Total force brings air power to Saber Strike

by Kristal Gault
U.S. Air Forces in Europe and Air Forces Africa
Photo by Senior Airman Jonathan StefankoA U.S. Air National Guard captain from the 148th Fighter Wing taxis out in an F-16 Falcon at Amari Air Base, Estonia, June 13 in support of various exercises being conducted in the Baltic region, including Saber Strike and Baltic operations.
Photo by Senior Airman Jonathan Stefanko
A U.S. Air National Guard captain from the 148th Fighter Wing taxis out in an F-16 Falcon at Amari Air Base, Estonia, June 13 in support of various exercises being conducted in the Baltic region, including Saber Strike and Baltic operations.

RIGA, Latvia — Saber Strike 2014 concluded June 20 with a closing ceremony at the Adazi Training Area here.

This year’s U.S. Army Europe-led, multinational military exercise ran from June 9 to 20 across multiple locations within the Baltic States and comprised approximately 4,700 service members from 10 partner countries.

The Saber Strike exercise program is an ongoing training effort that facilitates cooperation between the U.S., Estonia, Latvia and Lithuania to improve combined operations capability in a variety of missions and prepare participating nations for possible future operations.

Saber Strike 2014 also involved participation from Canada, Denmark, Finland, Norway, Poland and the United Kingdom. Though led by ground forces, this year’s exercise incorporated a significant contribution from U.S. Air Forces in Europe and the U.S. Air National Guard.

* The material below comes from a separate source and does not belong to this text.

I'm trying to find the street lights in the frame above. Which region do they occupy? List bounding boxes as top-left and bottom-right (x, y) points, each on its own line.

“It’s really not just support,” said Brig. Gen. Mark L. Loeben, director of analysis and assessments and senior reserve component adviser to the commander at Headquarters, U.S. European Command. “It is a joint exercise where we exercise the joint force. That’s really not only key to success in the real world, but is also a big part of our training objectives at European Command to exercise the joint force to the maximum extent possible.

“This exercise provides the opportunity for the U.S. Army and Air Force to work together,” Loeben continued. “We also work as a combined force so that if we ever had to take military action as a team, we would be ready.”

During real-world contingencies, the U.S. military services work together in a joint environment to accomplish its missions. Joint exercises, like Saber Strike 2014, provide vital opportunities for U.S. forces to work together and include integrated, total force training with U.S. National Guard units as well as partner nations’ militaries to ensure the national armed forces are interoperable and prepared to maintain regional security and stability.

U.S. Air Force participation in Saber Strike 2014 was nearly doubled from previous years as the exercise increases its joint capabilities. This year, there were over 250 U.S. Air Force active-duty and guard Airmen at three exercise sites in Estonia and Latvia.

The Washington ANG was represented by joint tactical air controllers at the Adazi Training Area, Latvia, working with their partner Latvian JTACS. The 148th Fighter Wing from the Minnesota ANG had eight F-16 Fighting Falcons bed down at Amari Air Base, Estonia, that provided close-air support to ground forces in Adazi. The 127th Wing, Michigan ANG, and the 171st Air Refueling Wing, Pennsylvania ANG, supported the fighters with KC-135 Stratotanker aerial-refueling aircraft.

U.S. Air Forces in Europe provided Airmen form the 435th Contingency Response Group for aerial port capabilities and aircraft maintenance at Amari AB. Additionally, three C-130J Super Hercules aircraft made a historical landing at Lielvarde Air Base, Latvia, as the first U.S. Air Force aircraft to ever land at the former Soviet base. The aircraft brought equipment and approximately 100 Airmen from the 435th CRG to participate in bilateral base-opening training, as well as support the ground forces of the exercise with cargo drops at the Adazi Training Area.

Planning for Saber Strike 2014 officially started about a year ago, but efforts to get the aircraft and forces on the ground at Lielvarde AB began nearly two years ago.

“The idea to bring U.S. aircraft to Lielvarde sparked during a conversation in July 2012,” said Lt. Col Andrew Roberts, bilateral affairs office, U.S. Embassy, Latvia. “The U.S. Air Force needs locations like this to be able to exercise the full spectrum of opening a base, and the Latvian military gets an opportunity to train and practice on what it takes to receive these types of aircraft. It’s a mutually beneficial exercise, and it’s great to see it come to fruition.”

Saber Strike 2014 allowed the U.S., the Baltics and other partner nations to integrate capabilities and interoperability to help sustain our alliance and partnerships.

The integration of air power ensures we are ready to promote the security and stability of the region as a joint force.